DATA SECTION -
· · · · · · ·

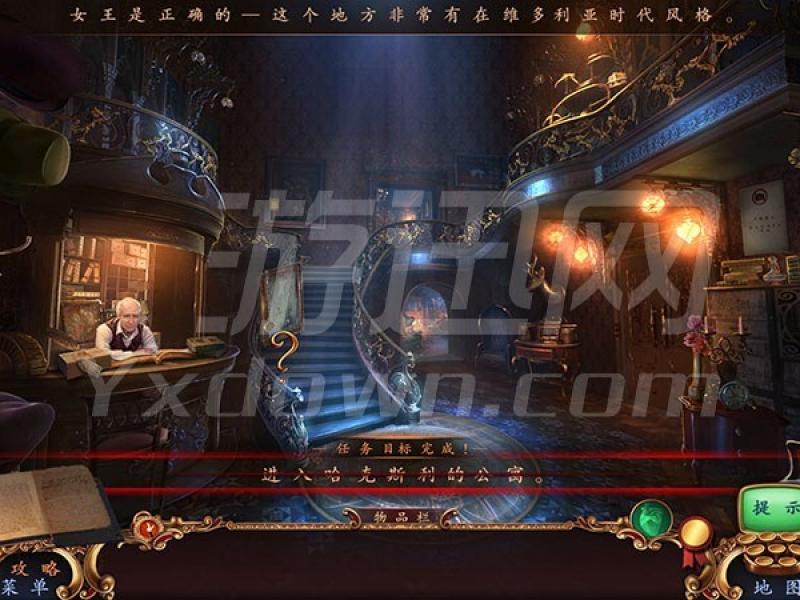 神秘视线14:破碎的时间 中文版下载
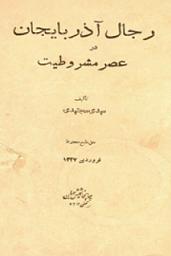 رجال آذربایجان در عصر مشروطیت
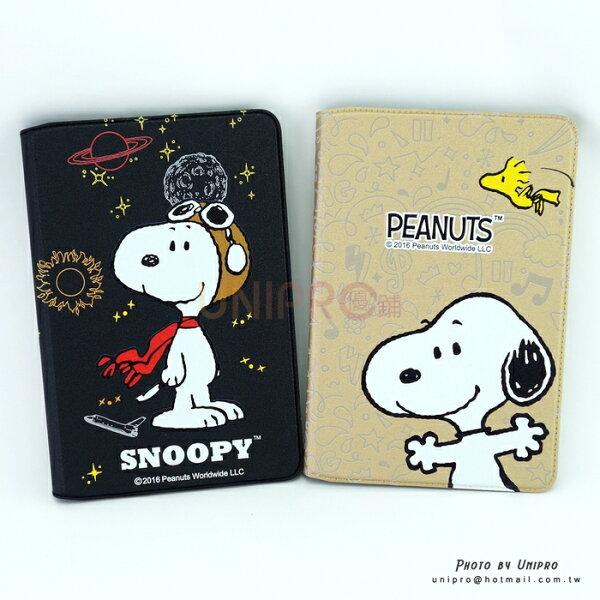 【UNIPRO】iPadPro10.5吋2017史努比SNOOPY正版皮套休眠喚醒支架保護套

· · · · · · ·

ASSIGNMENT -
Copy out the material word for word, without any images.

TASK RESULT -
 神秘视线14:破碎的时间 中文版下载
 رجال آذربایجان در عصر مشروطیت
 【UNIPRO】iPadPro10.5吋2017史努比SNOOPY正版皮套休眠喚醒支架保護套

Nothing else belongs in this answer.